The civil war in Syria was always a threat to the entire Middle East, but that threat is now tilting into reality. Syria is firing into Turkey, its northern neighbor and a member of NATO, and Turkey is firing back. This could easily become a wider war if the international community doesn’t act.
It seems fair, at this point, to believe that this conflict has only one resolution, and that is with President Bashar Assad out of office, either of his own volition or at the end of a rope. What is important for the United States, the Middle East, Europe and especially Russia is for them to do all they can to ensure that Assad exits in a way that produces the smoothest transition possible.
Right now, events are moving in the opposite direction. Any sustained attack on Turkey could bring NATO directly into the conflict, a threat that, by some assessments, is the precise warning that Syria is issuing by lobbing shells onto Turkish soil: Stay out.
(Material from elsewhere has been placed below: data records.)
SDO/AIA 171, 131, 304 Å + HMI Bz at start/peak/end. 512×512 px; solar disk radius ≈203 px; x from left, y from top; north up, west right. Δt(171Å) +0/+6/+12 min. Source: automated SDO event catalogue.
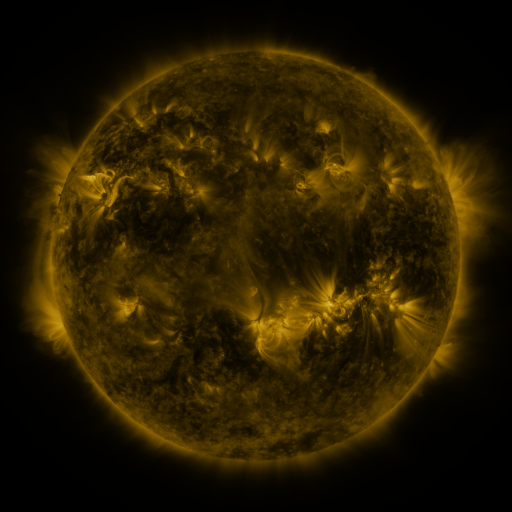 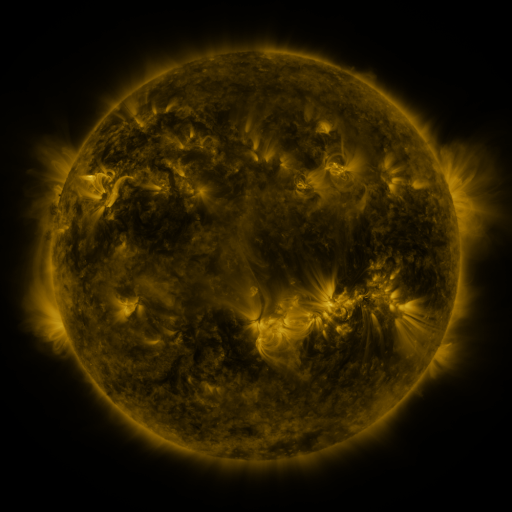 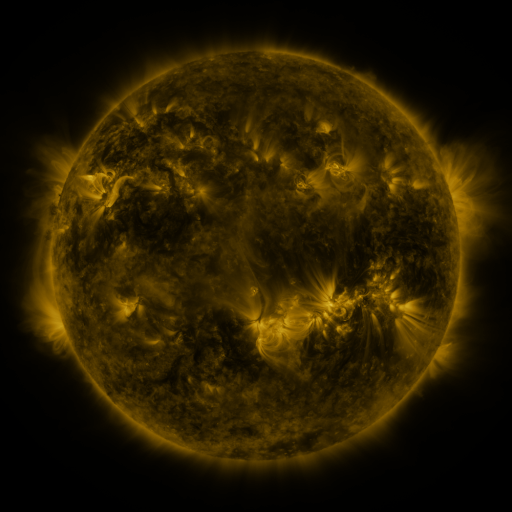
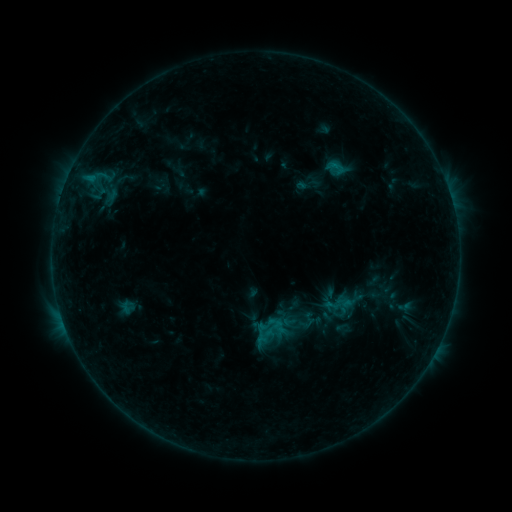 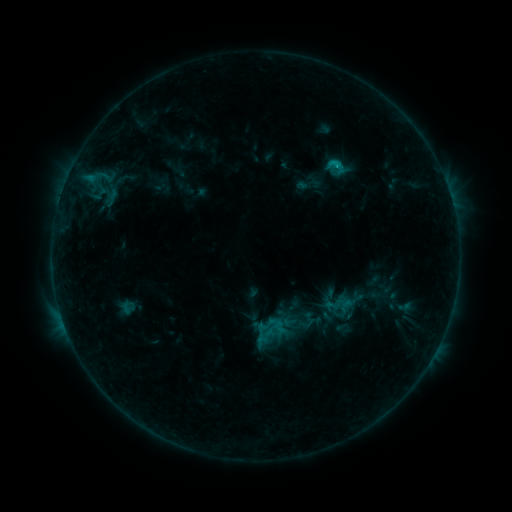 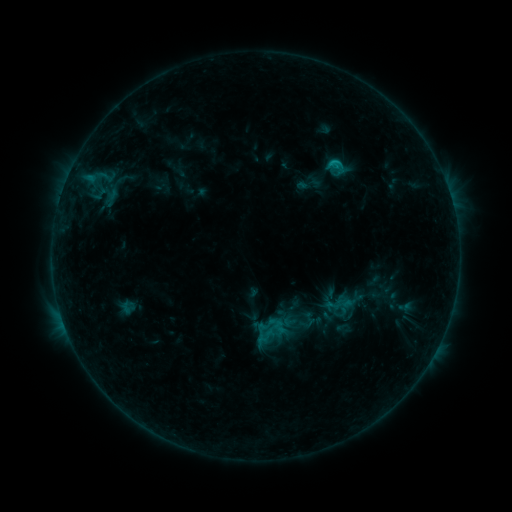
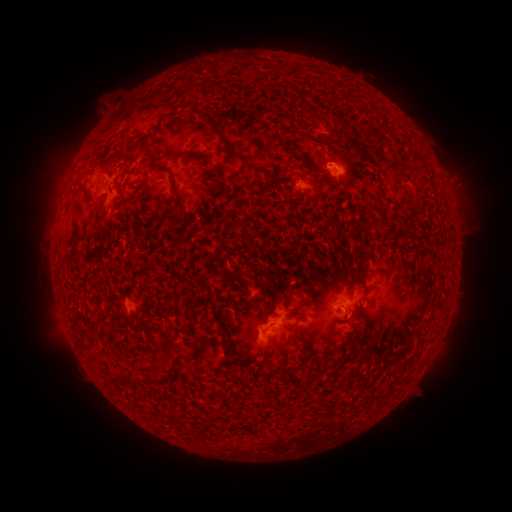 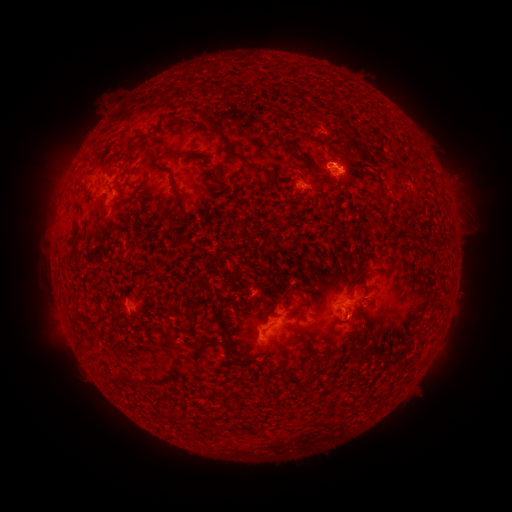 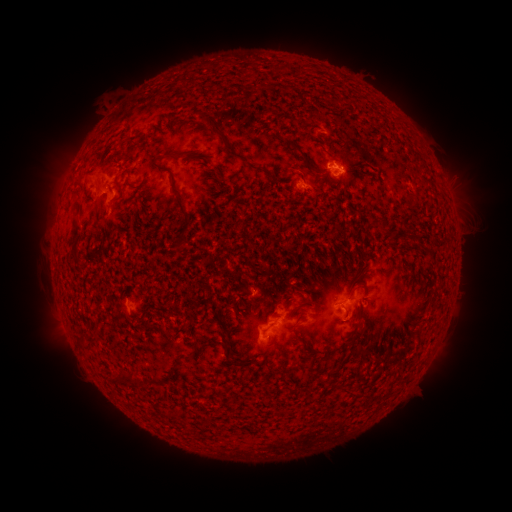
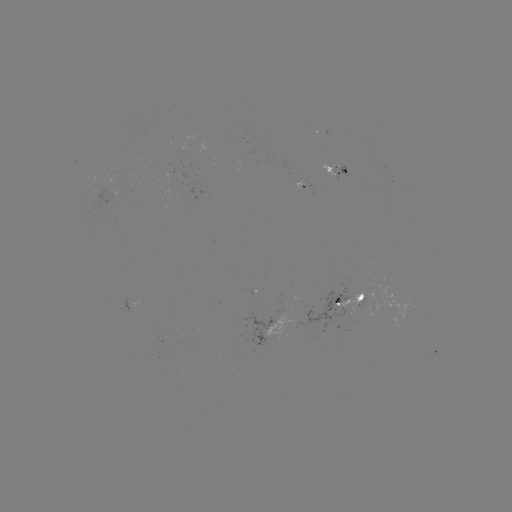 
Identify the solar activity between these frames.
B8.7 flare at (335, 166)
Yet NATO has announced its readiness to defend Turkey in the midst of artillery exchanges, while the situation within Syria is intolerable and getting worse. We are liable to be drawn into the conflict sooner or later if Assad does not hastily make his exit, so it should be our task – but mainly that of European NATO members – to hasten the day.
France has pushed for a no-fly zone in Syria, and Secretary of State Hillary Clinton has said the United States is weighing that option. President Obama has resisted calls to arm the Syrian rebels, fearing that the weapons could end up in the hands of terrorists, and some analysts believe the infusion of more weapons could widen the war into a regional conflict.
The United States has provided non-lethal aid to the anti-Assad rebels and, according to the New York Times, sent a military task force to neighboring Jordan.
Plainly, there are risks in any course of action, but there are risks from taking no action, as NATO becomes drawn ever closer to the conflict. The United States needs to be prepared to accept a bigger role in ending the conflict between Syria and the rebels by acting to tilt the advantage in favor of those who decline to live any longer under the thumb of a murderous regime.
Russia, meanwhile, needs to withdraw its support of Assad, rather than propping him up and, in so doing, pushing the Middle East toward a catastrophic war. Its role needs to be to help clear the way to a resolution of this conflict. That can’t be done by shielding the man whose ruthlessness brought it on.
It is unfortunate that this matter is coming to a head just as the presidential election is – Republican nominee Mitt Romney says he would arm the rebels – but it is obviously an important issue and its place in the campaign is inevitable. Both candidates need to handle this issue responsibly and avoid, as much as possible, further raising the risk of a wider war in the Middle East.